[What this task involves]
In the items below, find every line that contains the string "scene" and copy each such line. Matching is case-sensitive.

[Input rows]
+ + + + + + +

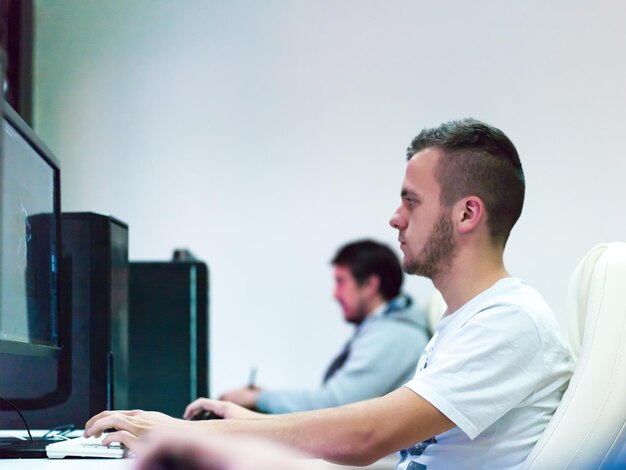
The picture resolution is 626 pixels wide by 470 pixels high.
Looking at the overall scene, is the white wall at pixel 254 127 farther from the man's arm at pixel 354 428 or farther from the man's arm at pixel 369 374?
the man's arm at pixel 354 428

+ + + + + + +

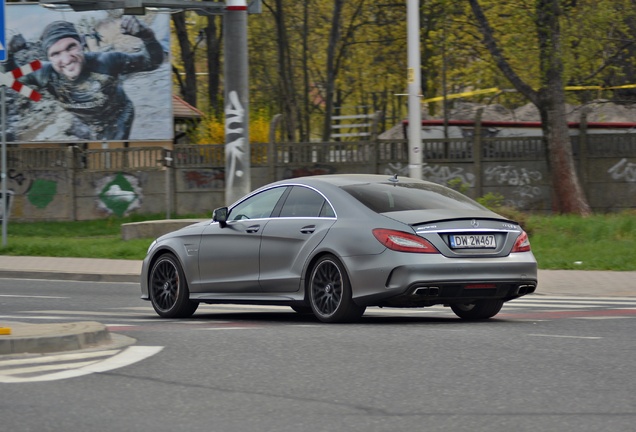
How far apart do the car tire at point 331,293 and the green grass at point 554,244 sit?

+ + + + + + +

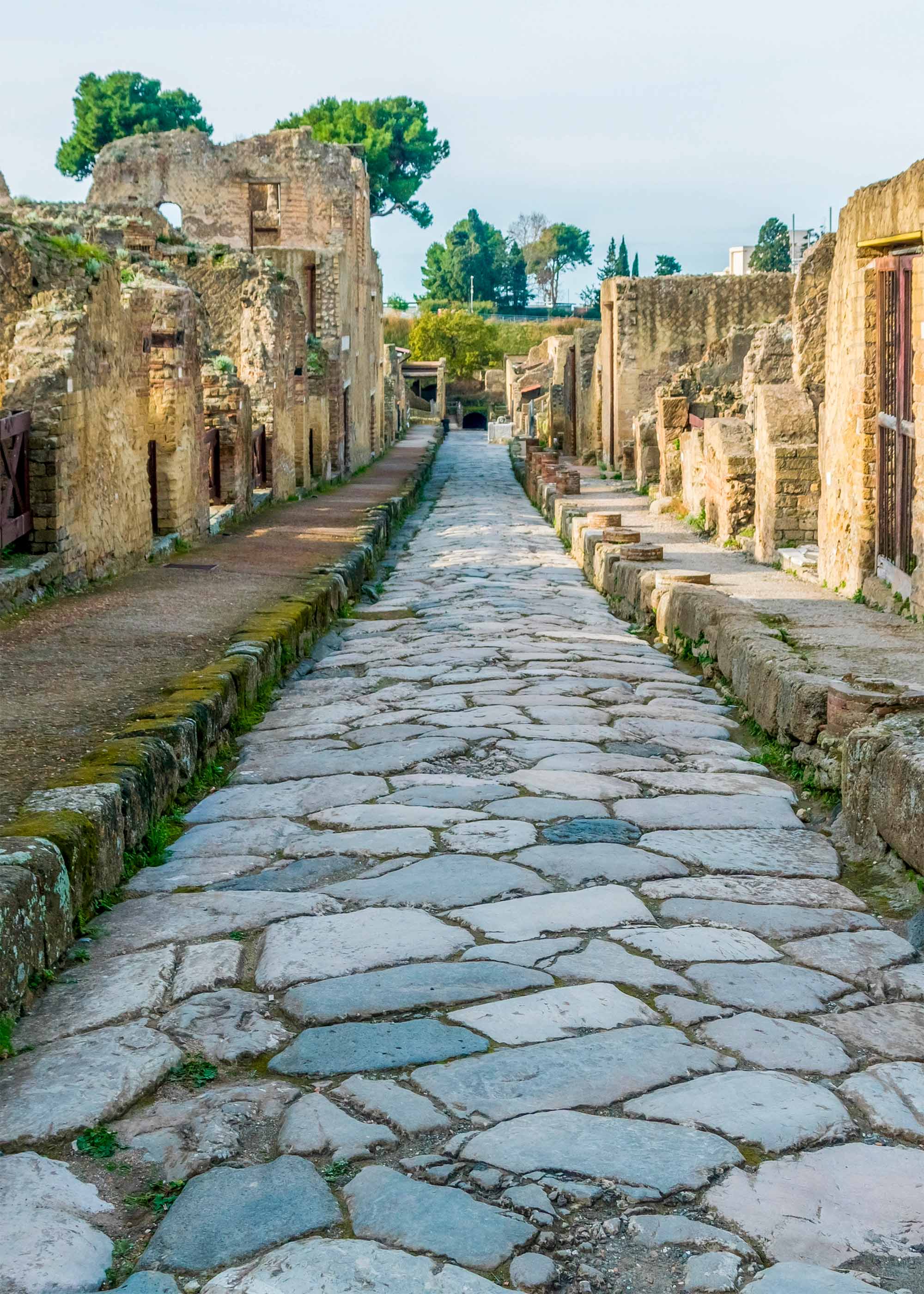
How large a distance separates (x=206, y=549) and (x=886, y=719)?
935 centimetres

+ + + + + + +

[Finished exercise]
Looking at the overall scene, is the white wall at pixel 254 127 farther from the man's arm at pixel 354 428 or farther from the man's arm at pixel 369 374?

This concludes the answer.